I feel there is a little confusion creeping in here. The first person to mention 'violence being done to them' was you.

Gazzer said -



Gazzer said:


> two guys have been arrested for badly beating the old girl in her home, i can only hope that it is actually them and they suffer every bit of pain she did every day if it is them. however i fear the criminal code of not touching the straights in life has been dead and buried a long time.........prison will be yet another sky tv in cell with days out event [smiley=bigcry.gif] [smiley=bigcry.gif]


While you said -


wja96 said:


> The problem with capital punishment is the lynchmob mentality in this thread. Two people have been arrested. The three posters so far would have lynched them by now, probably after a good old torture session by the sounds of it (probably just to ensure a confession!).
> 
> They're supposed to be innocent until proven guilty. I'd like to think if I was arrested for a crime I didn't commit I wouldn't be hanged before the trial, but that's looking unlikely in this case....

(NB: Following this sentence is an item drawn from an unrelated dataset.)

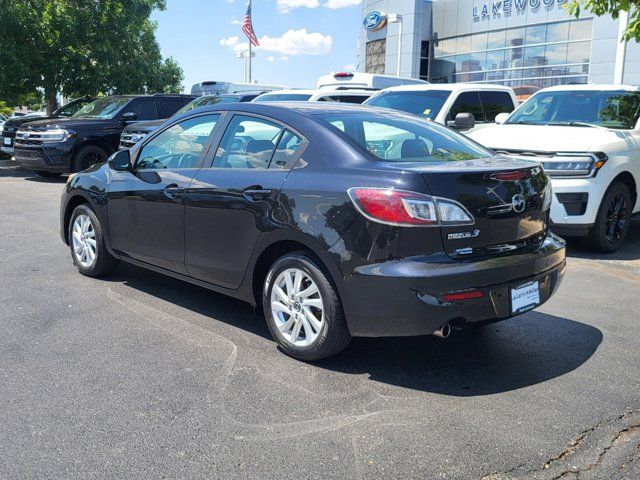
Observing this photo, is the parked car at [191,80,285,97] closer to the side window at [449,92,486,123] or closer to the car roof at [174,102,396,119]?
the side window at [449,92,486,123]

This was the first time 'capital punishment is the lynchmob mentality' was mentioned :?

Merlin C placed a [smiley=hanged.gif] in his post but I don't count a 'smiley' as being condoning capital punishment per se.


----------



## Gazzer (Jun 12, 2010)

wja96 said:


> Personally, I think you should attend at the very least some form of anger management training. You seem a bit.... Edgy?


calm as a cucumber and always am bud.........never rowed with my wife in nearly 27 years together, disagreements yes but not rowed. no criminal reccord apart from an sp30 and a rollerking for missing a sorn lol.

dont be so serious ist a forum not a court room lol

bloody hell Jim you taking dbl doses of viagra lmao......well posted bud


----------



## wja96 (Mar 4, 2010)

YoungOldUn said:


> wja96 said:
> 
> 
> > But you didn't control it, you stated that you wanted violence done to them. And there was a clear implication that the "moral" criminals in prison would do that violence for you. I really don't see any difference between your violence by proxy attitudes and doing it yourself. Be honest, your first thought was "hanging's too good for them!" wasn't it?
> ...


I don't think there is any confusion creeping in here at all. We had a bunch of rope-happy posters who got called on the real meaning of justice and now they're desperately trying to dig themselves out of a hole.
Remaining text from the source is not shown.